OpenAI Compatible Endpoints (/v1/*)

Endpoint Feature Status
/v1/chat/completions Chat with tools, streaming, structured output
/v1/audio/speech Text-to-Speech
/v1/audio/transcriptions Speech-to-Text
/v1/images/generations Image Generation
/v1/embeddings Text Embeddings
/v1/models Model Management

Anthropic Compatible Endpoints (/anthropic/v1/*)

Endpoint Feature Status
/anthropic/v1/messages Messages with tools, streaming, thinking mode
/anthropic/v1/models Model listing with pagination

⚙️ Configuration

# Default (port 10240)
mlx-omni-server

# Custom options
mlx-omni-server --port 8000
MLX_OMNI_LOG_LEVEL=debug mlx-omni-server

# View all options
mlx-omni-server --help

🛠 Development

Development Setup
git clone https://github.com/madroidmaq/mlx-omni-server.git
cd mlx-omni-server
uv sync

# Start with hot-reload
uv run uvicorn mlx_omni_server.main:app --reload --host 0.0.0.0 --port 10240

Testing:

uv run pytest                    # All tests
uv run pytest tests/chat/openai/ # OpenAI tests
uv run pytest tests/chat/anthropic/ # Anthropic tests

Code Quality:

uv run black . && uv run isort . # Format code
uv run pre-commit run --all-files # Run hooks

🎯 Key Features

Model Management

  • Auto-discovery of MLX models in HuggingFace cache
  • On-demand loading and intelligent caching
  • Automatic model downloading when needed

Advanced Capabilities

  • Function calling with model-specific parsers
  • Real-time streaming for both APIs
  • JSON schema validation and structured output
  • Extended reasoning (thinking mode) for supported models

📚 Documentation

Resource Description
OpenAI API Guide Complete OpenAI API reference
Anthropic API Guide Complete Anthropic API reference
Examples Practical usage examples

🔍 Troubleshooting

Common Issues

Requirements:

  • Python 3.11+
  • Apple Silicon Mac (M1/M2/M3/M4)
  • MLX framework installed

Quick fixes:

# Check requirements
python --version  # Should be 3.11+
python -c "import mlx; print(mlx.__version__)"

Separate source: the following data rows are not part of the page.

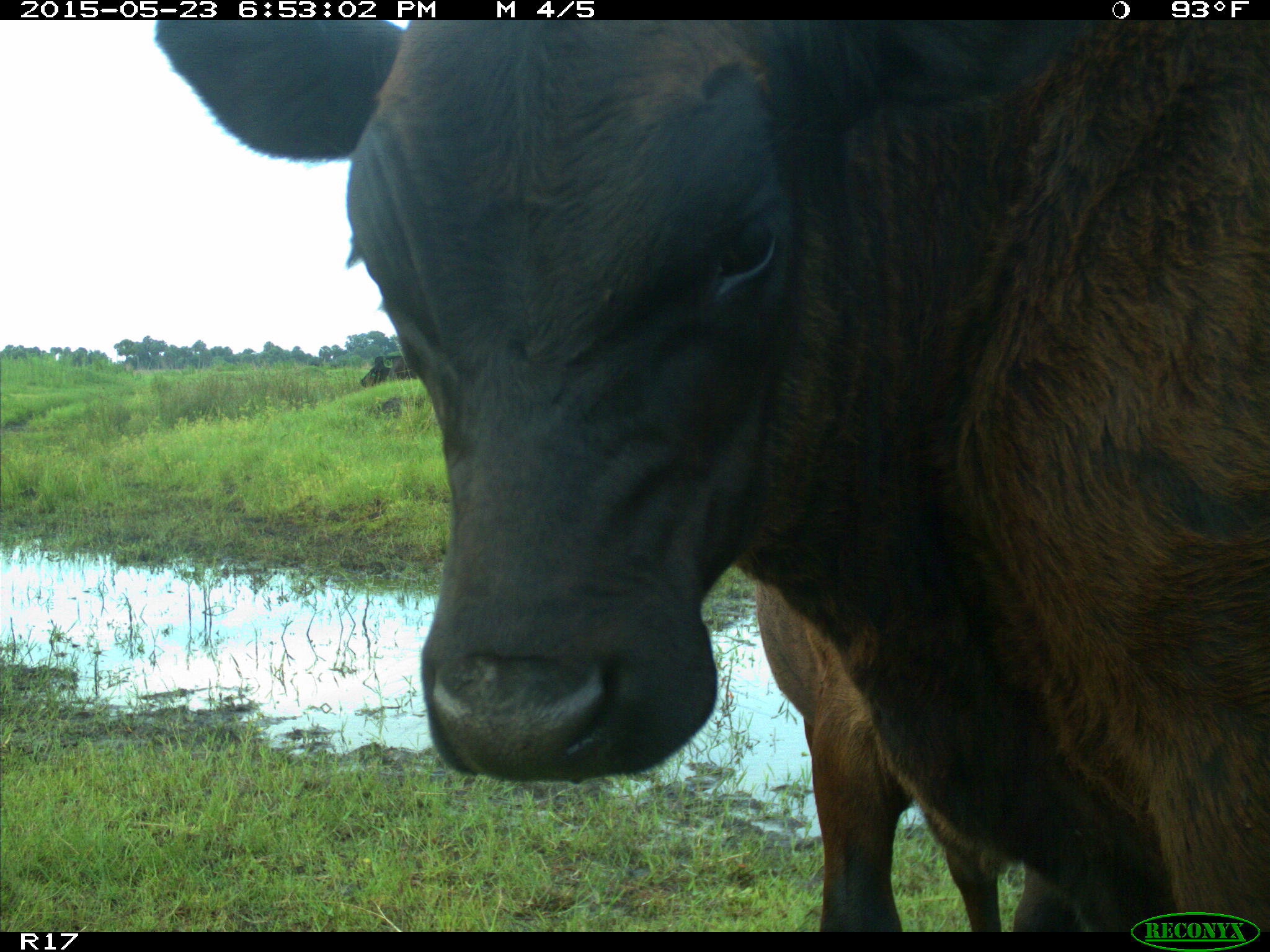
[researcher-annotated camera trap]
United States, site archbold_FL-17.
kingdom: Animalia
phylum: Chordata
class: Mammalia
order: Artiodactyla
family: Bovidae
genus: Bos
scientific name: Bos taurus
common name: domestic cow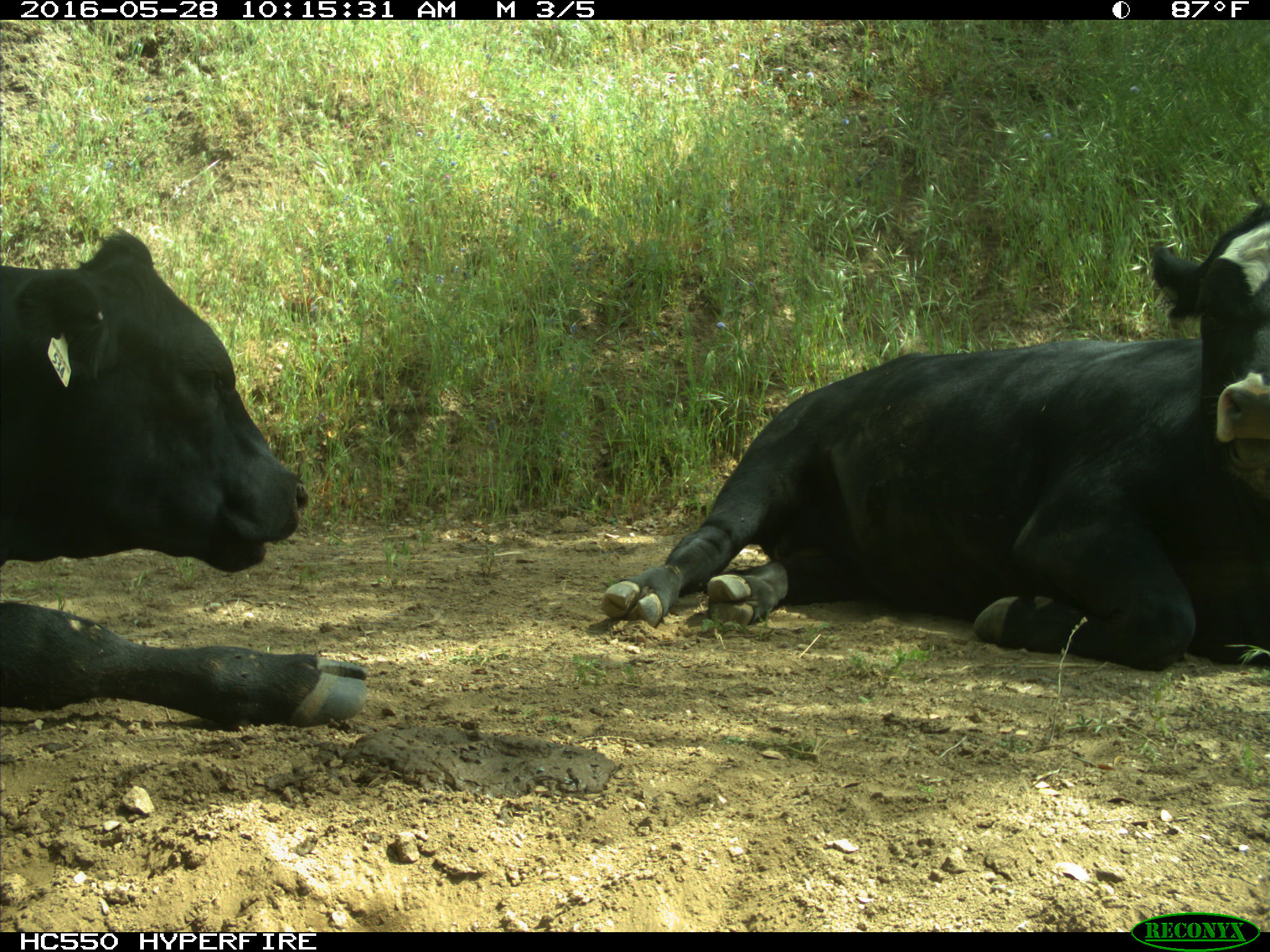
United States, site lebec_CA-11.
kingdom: Animalia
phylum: Chordata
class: Mammalia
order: Artiodactyla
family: Bovidae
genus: Bos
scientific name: Bos taurus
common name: domestic cow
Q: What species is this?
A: Bos taurus (domestic cow).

# Pre-download models (if needed)
huggingface-cli download mlx-community/gemma-3-1b-it-4bit-DWQ

# Enable debug logging
MLX_OMNI_LOG_LEVEL=debug mlx-omni-server

🤝 Contributing

Quick contributor setup:

git clone https://github.com/madroidmaq/mlx-omni-server.git
cd mlx-omni-server
uv sync && uv run pytest

🙏 Acknowledgments

Built with MLX by Apple • FastAPIMLX-LM

📄 License

MIT License • Not affiliated with OpenAI, Anthropic, or Apple

🌟 Star History

Star History Chart

Project details


Download files

Download the file for your platform. If you're not sure which to choose, learn more about installing packages.

Source Distribution

mlx_omni_server-0.5.2.tar.gz (55.3 kB view details)

Uploaded Source

Built Distribution

If you're not sure about the file name format, learn more about wheel file names.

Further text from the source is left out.